The second piece in our irregular series on progressive Urdu poets looks at Urdu poetry's flirtation with modernity, with examples from Sahir, Kaifi and Majaaz
In 1958, when the Sputnik blasted into space, it
received one of its most lyrical tributes from an unlikely source, Sahir
Ludhianvi. In a poem titled Mere Ahd Ke Haseeno (Beauties Of My
Generation), he presented the event as a success of humanity over yet another of
nature's barriers, the stars. Taking aim at those who saw their futures as
astrally determined, Sahir saw in the Sputnik's rise yet another sign that
humanity had trumped nature:
Wo buland-baam taare, wo falak-maqaam taare
Jo nishaan de ke apna, rahe be-nishaaN hamesha
Wo haseeN, wo noor-zaade, wo qalaa ke shaahzaade
Jo hamaari qismaton par rahe hukmraanN hamesha
Mere ahd ke haseeno, wo nazar-nawaaz taare
Mera daur e ishq parwar tumhe nazr de rahaa hai
Wo junoon jo aab o aatish ko aseer kar chuka hai
Wo qalaa ki vus-aton se bhi qiraaj le rahaa hai
Mere paas rehne waalo, mere baad aane waalo
Mere daur ka ye tohfa, tumhe saazgaar aaye
Kabhi tum qala se guzro kisi seem-tan ke qatir
Kabhi tum ko dil mein rakh kar koi gul-o-zaar aaye.
Those exalted stars, those heaven dwellers
Who revealed themselves, but mocked our tantalised reach
Those ravishing children of light, those princes of space
Who established their vain kingdom over our fates.
Beauties of (the new) generation
Accept this loving gift of the very stars from mine
The passion that has already enslaved water and fire
Now commands obeisance from the depths of space.
You who live with me, and you who will follow me in time
May this gift from my generation bring you joy
May you fly in space looking for a silver-bodied beauty
And may someone of rosy cheeks come here looking for you.

▶ Information provided
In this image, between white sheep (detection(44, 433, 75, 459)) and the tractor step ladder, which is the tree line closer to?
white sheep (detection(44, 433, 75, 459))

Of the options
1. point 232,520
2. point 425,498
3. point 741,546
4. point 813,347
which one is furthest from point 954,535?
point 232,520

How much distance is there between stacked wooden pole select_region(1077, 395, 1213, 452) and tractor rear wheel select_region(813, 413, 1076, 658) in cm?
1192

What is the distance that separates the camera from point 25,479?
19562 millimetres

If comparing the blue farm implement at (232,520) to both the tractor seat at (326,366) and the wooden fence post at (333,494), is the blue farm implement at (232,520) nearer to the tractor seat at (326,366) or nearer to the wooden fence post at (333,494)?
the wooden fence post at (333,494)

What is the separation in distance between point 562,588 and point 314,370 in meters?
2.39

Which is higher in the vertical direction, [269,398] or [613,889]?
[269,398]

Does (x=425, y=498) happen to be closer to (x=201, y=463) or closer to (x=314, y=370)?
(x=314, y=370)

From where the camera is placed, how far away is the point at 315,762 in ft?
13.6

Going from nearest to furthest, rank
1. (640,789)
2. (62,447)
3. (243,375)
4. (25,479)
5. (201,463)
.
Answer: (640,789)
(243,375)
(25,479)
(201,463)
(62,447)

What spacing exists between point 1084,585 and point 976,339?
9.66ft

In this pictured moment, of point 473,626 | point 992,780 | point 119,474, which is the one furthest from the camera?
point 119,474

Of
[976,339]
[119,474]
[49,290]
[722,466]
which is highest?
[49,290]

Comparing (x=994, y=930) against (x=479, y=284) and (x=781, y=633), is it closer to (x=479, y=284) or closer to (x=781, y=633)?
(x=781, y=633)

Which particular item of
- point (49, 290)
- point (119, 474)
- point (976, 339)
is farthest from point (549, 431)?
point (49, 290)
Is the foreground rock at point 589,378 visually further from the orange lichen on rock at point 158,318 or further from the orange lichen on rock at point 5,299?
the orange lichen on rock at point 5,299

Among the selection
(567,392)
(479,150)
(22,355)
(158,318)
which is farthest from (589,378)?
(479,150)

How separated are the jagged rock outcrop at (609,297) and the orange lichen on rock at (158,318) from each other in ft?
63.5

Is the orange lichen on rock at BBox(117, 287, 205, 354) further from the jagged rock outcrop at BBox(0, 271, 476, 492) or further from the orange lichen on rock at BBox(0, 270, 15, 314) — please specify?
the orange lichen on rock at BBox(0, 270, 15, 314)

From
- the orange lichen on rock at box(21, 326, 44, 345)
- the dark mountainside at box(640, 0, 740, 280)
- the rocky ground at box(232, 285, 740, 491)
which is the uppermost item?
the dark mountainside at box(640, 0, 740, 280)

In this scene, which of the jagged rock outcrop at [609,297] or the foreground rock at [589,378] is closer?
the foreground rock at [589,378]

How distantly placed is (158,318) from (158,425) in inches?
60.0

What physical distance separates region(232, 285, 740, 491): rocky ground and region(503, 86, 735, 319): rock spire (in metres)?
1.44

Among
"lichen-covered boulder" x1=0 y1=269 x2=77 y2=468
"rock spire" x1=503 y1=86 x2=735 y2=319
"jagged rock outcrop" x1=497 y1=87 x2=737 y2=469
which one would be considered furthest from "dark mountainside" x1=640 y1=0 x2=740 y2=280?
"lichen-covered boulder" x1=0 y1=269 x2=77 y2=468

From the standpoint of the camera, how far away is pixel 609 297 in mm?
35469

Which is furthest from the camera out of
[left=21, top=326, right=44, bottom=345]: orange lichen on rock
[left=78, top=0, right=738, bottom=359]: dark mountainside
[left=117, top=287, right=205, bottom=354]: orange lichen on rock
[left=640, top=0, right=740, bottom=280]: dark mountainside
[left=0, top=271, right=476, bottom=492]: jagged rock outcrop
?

▶ Problem set
**A)** In the article on Sahir's Sputnik poem, what English title is given for Mere Ahd Ke Haseeno?
**B)** Copy the stretch of the Sputnik poem article from "Those exalted stars, those" through "over our fates.", swapping "princes" for "rulers".

▶ Solved problems
**A)** Beauties Of My Generation

**B)**
Those exalted stars, those heaven dwellers
Who revealed themselves, but mocked our tantalised reach
Those ravishing children of light, those rulers of space
Who established their vain kingdom over our fates.